Klein on the new media, Driver Reaction Time, Movie Poster, Coldstone Rant, Carroll on Steve Jobs

Harrison Klein dropped me a thoughtful note on new media:
As social media replaces mass media I think your scenario [of not getting obituary information from traditional media]  is inevitable. Rather than getting news (or obituaries, or -- and this has the most impact on my daily life -- product reviews) from a small number of authoritative sources, you have to wade through hundreds of blogs, comments, reviews, etc. from a bunch of people you know nothing about. While it's a major pain, I can see two ways it's better. First, you get a far broader view of the situation, since so many more sources are involved. The "wisdom of crowds" does work in many situations. The New York Times is certainly authoritative, but they still have a bias and a western way of looking at things. My option to read blogs or even Al Jazeera gives me a much broader perspective, even if many of those sources are biased and inaccurate. Second, it teaches you not to trust anything you read. My schools taught critical reading but I tended not to be very critical when reading an "authoritative" source. With all the crap on the Internet I am constantly fact-checking. More time consuming but I suspect overall I have a more accurate grasp than before.

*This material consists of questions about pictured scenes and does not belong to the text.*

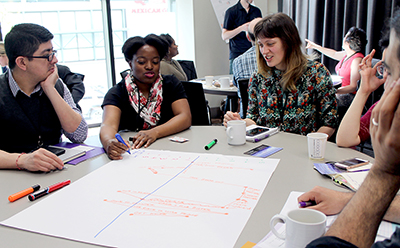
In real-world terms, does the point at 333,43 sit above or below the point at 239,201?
above

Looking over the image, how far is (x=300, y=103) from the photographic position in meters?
1.87

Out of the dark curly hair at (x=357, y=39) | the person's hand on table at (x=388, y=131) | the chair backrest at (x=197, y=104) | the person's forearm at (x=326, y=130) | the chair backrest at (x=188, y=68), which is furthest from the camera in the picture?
the chair backrest at (x=188, y=68)

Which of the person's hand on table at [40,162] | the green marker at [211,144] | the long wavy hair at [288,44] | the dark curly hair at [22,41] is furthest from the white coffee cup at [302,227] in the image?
the dark curly hair at [22,41]

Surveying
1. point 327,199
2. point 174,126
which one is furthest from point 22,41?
point 327,199

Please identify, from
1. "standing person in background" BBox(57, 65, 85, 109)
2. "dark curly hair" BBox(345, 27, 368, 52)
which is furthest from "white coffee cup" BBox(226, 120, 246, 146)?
"dark curly hair" BBox(345, 27, 368, 52)

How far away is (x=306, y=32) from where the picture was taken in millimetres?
4738

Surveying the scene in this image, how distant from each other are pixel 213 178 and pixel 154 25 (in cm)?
452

A friend sent me an interesting game which tests your drive reaction time. Other gems this week include a fun movie poster and a rant about Coldstone.

Chuck Carroll checks in:
I am halfway through the Steve Jobs biography.  He seems to have been an Enlightened A**hole. One source suggested that Jobs was afflicted with Narcissistic Personality Disorder.  Jobs was adopted. As a young adult he was surprised to learn he had a sister, Mona Simpson. Years later, Mona was with him when he died.  The last episode of The Simpsons TV show included the ghost of Homer’s mother. The character is named Mona Simpson.  Ha Ha, just a random occurrence. Actually, no.  Turns out the real Mona Simpson’s husband was a writer for The Simpsons. He named Homer’s mother after his wife.  This means that Steve Jobs is Homer Simpson’s uncle.

So, if I posted daily instead of weekly, I'd be ahead of this instead of just slightly behind. This exec from Goldman Sachs resigned on the op-ed page of the New York Times: Why I Am Leaving Goldman Sachs. It gave birth to a million spoofs; Andy Borovitz is good (
A Response from Goldman Sachs), but my favorite is The Daily Mash - Why I am leaving the Empire, by Darth Vader.